Class GriffinLim<T>
Griffin-Lim algorithm for audio reconstruction from magnitude spectrograms.
public class GriffinLim<T>
Type Parameters
TThe numeric type used for calculations.
- Inheritance
-
GriffinLim<T>
- Inherited Members
Remarks
The Griffin-Lim algorithm iteratively estimates the phase of a signal given only its magnitude spectrogram. This is useful when you have a spectrogram (e.g., from a generative model like Riffusion) but need to reconstruct audio.

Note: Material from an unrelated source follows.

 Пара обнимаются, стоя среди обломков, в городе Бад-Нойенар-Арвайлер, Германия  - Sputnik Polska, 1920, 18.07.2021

For Beginners: When we compute a spectrogram, we get both magnitude (how loud each frequency is) and phase (where in its cycle each frequency is). For visualization and some ML tasks, we often discard phase and keep only magnitude.
But to play back audio, we need phase information! Griffin-Lim solves this by:
- Starting with random phase
- Converting to audio (ISTFT)
- Converting back to spectrogram (STFT)
- Keeping the new phase but forcing the original magnitude
- Repeating until convergence
With momentum acceleration, convergence is typically achieved in 30-60 iterations.
Usage:
var griffinLim = new GriffinLim<float>(
nFft: 2048,
hopLength: 512,
iterations: 60
);
// From a magnitude spectrogram (e.g., generated by AI)
var audio = griffinLim.Reconstruct(magnitudeSpectrogram);
Constructors
GriffinLim(ShortTimeFourierTransform<T>, int, double, int?)
Initializes Griffin-Lim with an existing STFT processor.
public GriffinLim(ShortTimeFourierTransform<T> stft, int iterations = 60, double momentum = 0.99, int? seed = null)
Parameters
stftShortTimeFourierTransform<T>STFT processor to use.
iterationsintNumber of iterations.
momentumdoubleMomentum factor.
seedint?Random seed.
GriffinLim(int, int?, IWindowFunction<T>?, int, double, int?)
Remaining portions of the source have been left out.